Bureau of Economic Geology, The University of Texas at Austin

Kenneth Medlock

Baker Institute, Rice University (Houston, Texas)

 

In this session, we will discuss the economics of the Barnett shale play based on the results of a major interdisciplinary project at the Bureau of Economic Geology funded by the Sloan Foundation.

This project represents the most detailed look to date at the geology, production and economics of shale gas production in the Barnett formation.  Numerous studies were undertaken in order to understand the nature of Barnett production: the decline analysis via a new approach, Rock Exposure Index, or REI (an index that reflects decline profiles for Barnett wells better than Arps equations), spacing analysis, inferred-refracturing analysis, interference analysis, well economics, panel analysis of production behavior and geologic mapping of reservoir properties. Cumulative production from Barnett is more than 10 tcf as of mid-2012 but our analysis shows that 3-6 times more remains to be produced depending primarily on the price of natural gas, but also a few other factors.

Ken Medlock will present a paper that employs panel data techniques to empirically test the hypothesis that production from Barnett shale gas wells is adequately described by the REI equation.  Specifically, we analyze monthly production data for over 16,000 wells drilled in the Barnett shale during the period 1990-2011. Variables included in the analysis are the well’s production history, the year of first production, operator size, whether or not the well has been refractured, and a set of variables to capture geological characteristics of the shale at the well’s location.  In addition, to reflect market conditions, the average of the 12 month strip of natural gas futures, is also included.  Finally, given the difference in production rates between vertical and horizontal wells, data for the two groups is analyzed separately.

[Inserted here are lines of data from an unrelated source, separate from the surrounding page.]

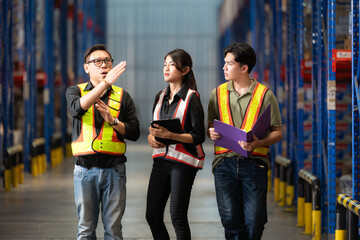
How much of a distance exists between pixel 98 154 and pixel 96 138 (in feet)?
0.40

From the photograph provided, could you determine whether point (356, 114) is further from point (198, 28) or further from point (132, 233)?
point (198, 28)

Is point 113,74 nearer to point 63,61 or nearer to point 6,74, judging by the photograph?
point 6,74

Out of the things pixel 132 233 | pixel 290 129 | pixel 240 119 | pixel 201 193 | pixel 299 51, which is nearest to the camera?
pixel 240 119

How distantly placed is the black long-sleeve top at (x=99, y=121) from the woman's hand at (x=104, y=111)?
0.13m

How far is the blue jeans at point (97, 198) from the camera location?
5227 mm

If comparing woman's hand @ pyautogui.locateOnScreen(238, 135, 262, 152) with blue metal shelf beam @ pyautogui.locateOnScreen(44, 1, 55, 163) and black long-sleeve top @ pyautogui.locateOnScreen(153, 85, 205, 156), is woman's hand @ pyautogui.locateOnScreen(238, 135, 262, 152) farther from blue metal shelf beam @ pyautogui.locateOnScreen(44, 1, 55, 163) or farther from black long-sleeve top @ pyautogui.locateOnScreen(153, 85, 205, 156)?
blue metal shelf beam @ pyautogui.locateOnScreen(44, 1, 55, 163)

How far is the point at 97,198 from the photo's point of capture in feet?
17.3

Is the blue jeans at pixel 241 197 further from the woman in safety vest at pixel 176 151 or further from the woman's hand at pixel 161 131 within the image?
the woman's hand at pixel 161 131

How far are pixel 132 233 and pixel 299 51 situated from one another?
3691mm

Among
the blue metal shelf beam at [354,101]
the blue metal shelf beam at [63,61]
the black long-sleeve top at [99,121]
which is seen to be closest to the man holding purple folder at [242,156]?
the black long-sleeve top at [99,121]

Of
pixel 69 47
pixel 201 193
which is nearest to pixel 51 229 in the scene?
pixel 201 193

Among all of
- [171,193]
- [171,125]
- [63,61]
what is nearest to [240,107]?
[171,125]

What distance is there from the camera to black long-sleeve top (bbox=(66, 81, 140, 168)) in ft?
17.2

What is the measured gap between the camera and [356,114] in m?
6.64
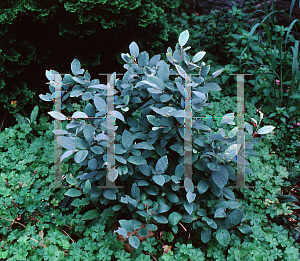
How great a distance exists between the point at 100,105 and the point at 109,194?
0.56 meters

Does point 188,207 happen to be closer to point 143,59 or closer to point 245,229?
point 245,229

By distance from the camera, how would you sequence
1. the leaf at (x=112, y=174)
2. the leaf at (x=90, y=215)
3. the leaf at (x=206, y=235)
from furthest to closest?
the leaf at (x=90, y=215)
the leaf at (x=206, y=235)
the leaf at (x=112, y=174)

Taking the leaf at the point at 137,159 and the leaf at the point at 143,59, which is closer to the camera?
the leaf at the point at 137,159

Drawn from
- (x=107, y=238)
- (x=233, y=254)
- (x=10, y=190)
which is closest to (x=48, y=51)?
(x=10, y=190)

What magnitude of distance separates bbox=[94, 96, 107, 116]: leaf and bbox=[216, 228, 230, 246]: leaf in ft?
3.49

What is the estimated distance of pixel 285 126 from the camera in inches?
119

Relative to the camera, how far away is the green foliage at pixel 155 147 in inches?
60.4

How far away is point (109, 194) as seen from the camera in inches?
64.8

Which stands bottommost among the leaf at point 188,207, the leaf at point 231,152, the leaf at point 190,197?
the leaf at point 188,207

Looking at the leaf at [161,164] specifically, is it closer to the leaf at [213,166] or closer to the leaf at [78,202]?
the leaf at [213,166]

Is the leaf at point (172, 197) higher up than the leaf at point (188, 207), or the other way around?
the leaf at point (172, 197)

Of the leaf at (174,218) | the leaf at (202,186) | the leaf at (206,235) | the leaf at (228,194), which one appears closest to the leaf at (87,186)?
the leaf at (174,218)

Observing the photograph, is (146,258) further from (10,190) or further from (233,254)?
(10,190)

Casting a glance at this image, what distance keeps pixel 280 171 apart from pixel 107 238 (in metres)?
1.65
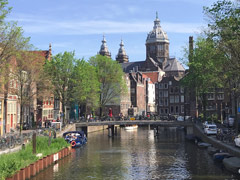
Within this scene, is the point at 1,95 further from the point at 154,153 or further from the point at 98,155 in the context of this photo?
the point at 154,153

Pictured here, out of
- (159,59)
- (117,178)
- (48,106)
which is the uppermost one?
(159,59)

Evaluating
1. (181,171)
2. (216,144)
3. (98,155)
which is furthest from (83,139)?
(181,171)

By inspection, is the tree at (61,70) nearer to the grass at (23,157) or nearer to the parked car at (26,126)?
the parked car at (26,126)

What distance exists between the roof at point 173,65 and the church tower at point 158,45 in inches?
169

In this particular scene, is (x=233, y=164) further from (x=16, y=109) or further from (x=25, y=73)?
(x=16, y=109)

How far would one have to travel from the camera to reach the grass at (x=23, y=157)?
27688mm

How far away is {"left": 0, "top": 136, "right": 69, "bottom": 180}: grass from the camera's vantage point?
27.7 metres

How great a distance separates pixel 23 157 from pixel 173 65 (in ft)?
476

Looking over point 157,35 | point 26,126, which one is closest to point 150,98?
point 157,35

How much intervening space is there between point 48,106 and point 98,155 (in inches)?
1464

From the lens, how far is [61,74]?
72.4 m

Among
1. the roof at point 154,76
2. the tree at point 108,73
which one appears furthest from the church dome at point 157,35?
the tree at point 108,73

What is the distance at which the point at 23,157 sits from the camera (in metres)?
34.7

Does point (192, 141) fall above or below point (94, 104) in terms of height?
below
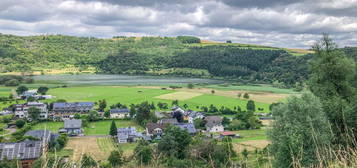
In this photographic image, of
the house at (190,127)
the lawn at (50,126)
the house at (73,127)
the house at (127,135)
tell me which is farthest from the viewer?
the lawn at (50,126)

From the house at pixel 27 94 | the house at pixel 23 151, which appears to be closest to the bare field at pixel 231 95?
the house at pixel 27 94

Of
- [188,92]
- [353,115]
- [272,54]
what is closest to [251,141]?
[353,115]

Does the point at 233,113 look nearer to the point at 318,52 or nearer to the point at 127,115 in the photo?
the point at 127,115

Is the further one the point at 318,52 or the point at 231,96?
the point at 231,96

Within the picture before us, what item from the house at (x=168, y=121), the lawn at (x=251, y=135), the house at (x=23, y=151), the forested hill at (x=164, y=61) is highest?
the forested hill at (x=164, y=61)

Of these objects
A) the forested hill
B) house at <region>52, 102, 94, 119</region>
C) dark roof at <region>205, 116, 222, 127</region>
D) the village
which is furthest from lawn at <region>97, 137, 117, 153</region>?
the forested hill

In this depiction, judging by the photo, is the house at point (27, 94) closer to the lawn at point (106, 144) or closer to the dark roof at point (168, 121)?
the dark roof at point (168, 121)

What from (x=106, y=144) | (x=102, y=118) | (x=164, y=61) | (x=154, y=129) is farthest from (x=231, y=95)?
(x=164, y=61)
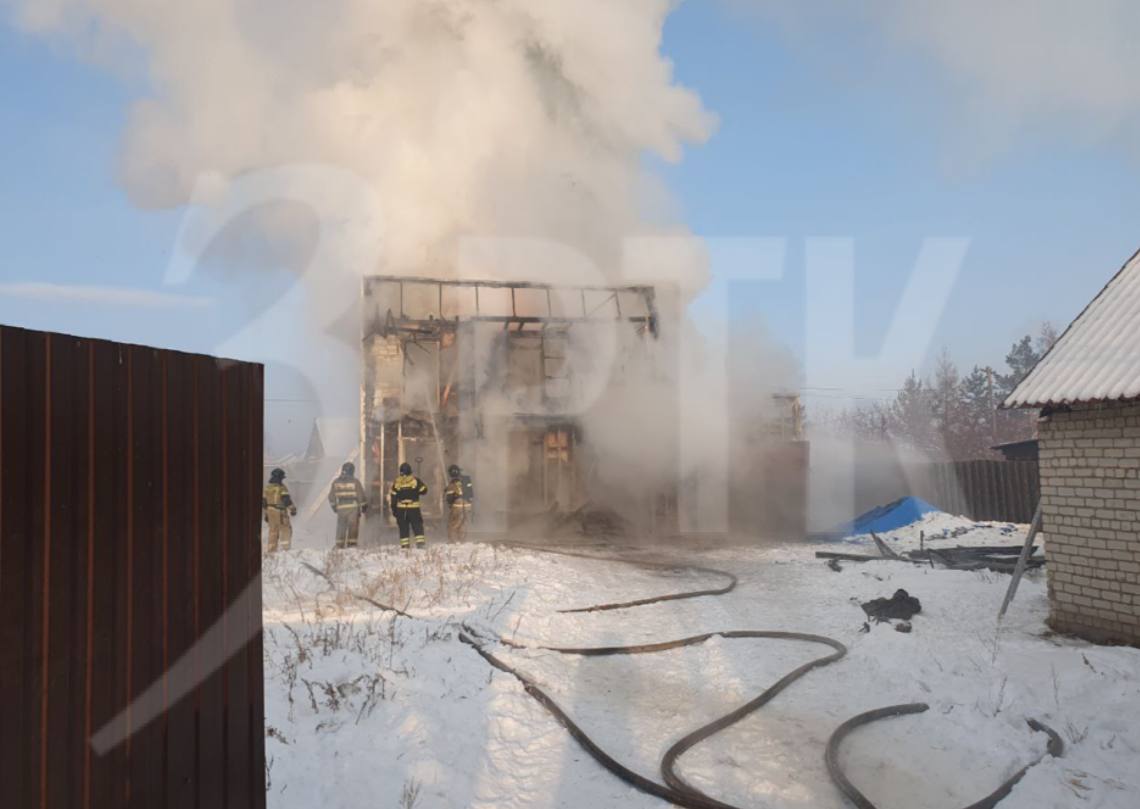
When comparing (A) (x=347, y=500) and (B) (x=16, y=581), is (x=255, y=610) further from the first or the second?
(A) (x=347, y=500)

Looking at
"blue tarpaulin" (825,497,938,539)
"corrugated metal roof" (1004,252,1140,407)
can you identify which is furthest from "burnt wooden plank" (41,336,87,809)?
"blue tarpaulin" (825,497,938,539)

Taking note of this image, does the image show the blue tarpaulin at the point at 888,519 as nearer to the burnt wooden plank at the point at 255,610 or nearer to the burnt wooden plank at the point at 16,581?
the burnt wooden plank at the point at 255,610

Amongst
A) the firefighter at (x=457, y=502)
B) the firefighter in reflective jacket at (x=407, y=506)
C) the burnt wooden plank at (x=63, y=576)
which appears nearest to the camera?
the burnt wooden plank at (x=63, y=576)

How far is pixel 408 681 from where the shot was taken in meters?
5.33

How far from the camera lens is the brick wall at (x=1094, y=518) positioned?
260 inches

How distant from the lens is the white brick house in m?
6.59

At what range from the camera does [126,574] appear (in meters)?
2.57

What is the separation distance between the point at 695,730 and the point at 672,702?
645mm

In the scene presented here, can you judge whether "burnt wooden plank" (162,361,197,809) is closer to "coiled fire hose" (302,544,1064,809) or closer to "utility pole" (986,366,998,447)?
"coiled fire hose" (302,544,1064,809)

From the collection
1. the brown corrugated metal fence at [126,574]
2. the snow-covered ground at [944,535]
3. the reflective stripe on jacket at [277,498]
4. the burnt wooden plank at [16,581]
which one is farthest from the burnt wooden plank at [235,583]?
the snow-covered ground at [944,535]

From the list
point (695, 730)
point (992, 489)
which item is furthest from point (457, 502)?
point (992, 489)

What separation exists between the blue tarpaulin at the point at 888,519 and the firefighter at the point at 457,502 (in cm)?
788

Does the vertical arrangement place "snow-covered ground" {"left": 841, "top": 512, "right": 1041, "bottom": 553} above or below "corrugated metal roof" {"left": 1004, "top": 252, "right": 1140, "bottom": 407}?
below

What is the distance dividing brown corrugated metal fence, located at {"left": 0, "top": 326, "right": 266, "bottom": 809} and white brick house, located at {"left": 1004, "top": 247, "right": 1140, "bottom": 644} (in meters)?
7.15
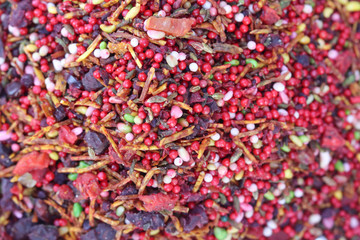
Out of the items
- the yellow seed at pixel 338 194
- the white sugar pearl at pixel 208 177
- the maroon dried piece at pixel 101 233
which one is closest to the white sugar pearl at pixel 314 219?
the yellow seed at pixel 338 194

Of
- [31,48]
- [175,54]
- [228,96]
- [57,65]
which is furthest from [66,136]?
A: [228,96]

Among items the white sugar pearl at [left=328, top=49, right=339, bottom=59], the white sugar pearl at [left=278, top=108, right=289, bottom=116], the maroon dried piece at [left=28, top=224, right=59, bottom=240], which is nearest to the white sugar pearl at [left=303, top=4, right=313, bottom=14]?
the white sugar pearl at [left=328, top=49, right=339, bottom=59]

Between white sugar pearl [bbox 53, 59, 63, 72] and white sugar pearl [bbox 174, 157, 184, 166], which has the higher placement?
white sugar pearl [bbox 53, 59, 63, 72]

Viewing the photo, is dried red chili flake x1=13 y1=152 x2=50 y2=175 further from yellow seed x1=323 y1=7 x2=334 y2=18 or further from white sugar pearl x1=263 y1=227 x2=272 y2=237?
yellow seed x1=323 y1=7 x2=334 y2=18

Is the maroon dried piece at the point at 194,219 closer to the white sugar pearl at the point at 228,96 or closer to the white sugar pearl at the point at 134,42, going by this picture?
the white sugar pearl at the point at 228,96

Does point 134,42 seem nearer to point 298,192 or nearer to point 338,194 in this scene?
point 298,192
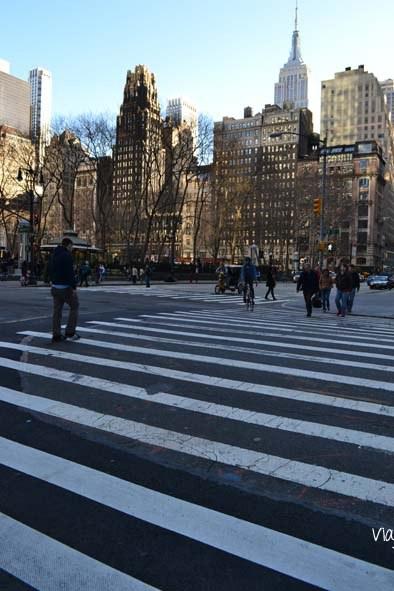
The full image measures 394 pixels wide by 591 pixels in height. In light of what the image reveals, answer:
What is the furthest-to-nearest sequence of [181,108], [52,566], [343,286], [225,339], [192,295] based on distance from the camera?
[181,108] < [192,295] < [343,286] < [225,339] < [52,566]

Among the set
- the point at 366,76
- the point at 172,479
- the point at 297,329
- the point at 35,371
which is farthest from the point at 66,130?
the point at 366,76

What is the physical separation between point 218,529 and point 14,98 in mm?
107313

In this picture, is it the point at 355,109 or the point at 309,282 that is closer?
the point at 309,282

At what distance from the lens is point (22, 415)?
17.7ft

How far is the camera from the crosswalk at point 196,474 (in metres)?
2.83

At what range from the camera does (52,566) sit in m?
2.83

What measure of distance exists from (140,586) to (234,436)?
91.8 inches

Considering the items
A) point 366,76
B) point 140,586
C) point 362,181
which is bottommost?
point 140,586

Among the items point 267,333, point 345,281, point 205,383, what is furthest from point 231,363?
A: point 345,281

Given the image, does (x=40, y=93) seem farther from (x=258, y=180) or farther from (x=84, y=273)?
(x=84, y=273)

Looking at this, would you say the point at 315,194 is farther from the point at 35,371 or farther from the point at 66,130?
the point at 35,371

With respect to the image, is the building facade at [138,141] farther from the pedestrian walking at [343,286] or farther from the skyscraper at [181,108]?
the pedestrian walking at [343,286]

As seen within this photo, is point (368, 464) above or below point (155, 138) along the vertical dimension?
below

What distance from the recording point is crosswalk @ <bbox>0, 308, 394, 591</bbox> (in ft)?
9.29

Svetlana Ikonnikova will demonstrate the process of identifying wells that were refractured.  We build a distribution of refractures’ success in terms of incremental production and explore how the distribution changes with time and depending on various parameters, including a well’s original performance, geological characteristics, and operator experience among others.  In parallel, we compare the incremental production from refracturing and new well drilling depending on rock quality.  Next, we look at the economics of refracturing versus new well drilling in an attempt to understand both the pace of activity and how the future may unfold given various uncertainties (e.g., the extent to which refracturing can extend the productive life of wells and thus increase the producible resource of natural gas). The developed well economics framework enables us to take a close look at the trade-off between the refracturing and new well drilling: drilling of a new well is considerably more expensive than refracturing, but the increase in production is much lower in the case of a refracture.  We identify the key parameters for the operator decision making, like costs, technological uncertainty, and the quality of rock available for drilling.

Gürcan Gülen will present the Barnett production outlook model, which utilizes the data from all other studies to group more than 4,000 square-mile blocks into 10 tiers, from best (Tier 1) to worst (Tier 10) performers.  We use historical average horizontal well production profile of each tier as the baseline for our forecasts by tier because horizontal wells replaced vertical and directional wells to a great extent.  We normalize the horizontal wells to 3,000-feet as this length seems to have become the norm.  The model is driven by the pace of drilling activity in our forecast, which is determined based on the remaining areas suitable for drilling and the breakeven economics relative to natural gas price.  The model tracks the remaining drillwell prospect inventory in each tier on untested acreage and throttles drilling pace as each tier becomes fully developed.  Our model uses these historical drilling trends in each tier (bounded by a minimum and a maximum). The model also accounts for well-attrition rates, which have worsened since the introduction of horizontal wells and are worse for poorer tiers.  The model has the flexibility to incorporate the impact of various factors such as technological improvements, reserve depletion, severance tax changes, and new regulations.  Various scenarios on natural gas prices and other key variables are evaluated.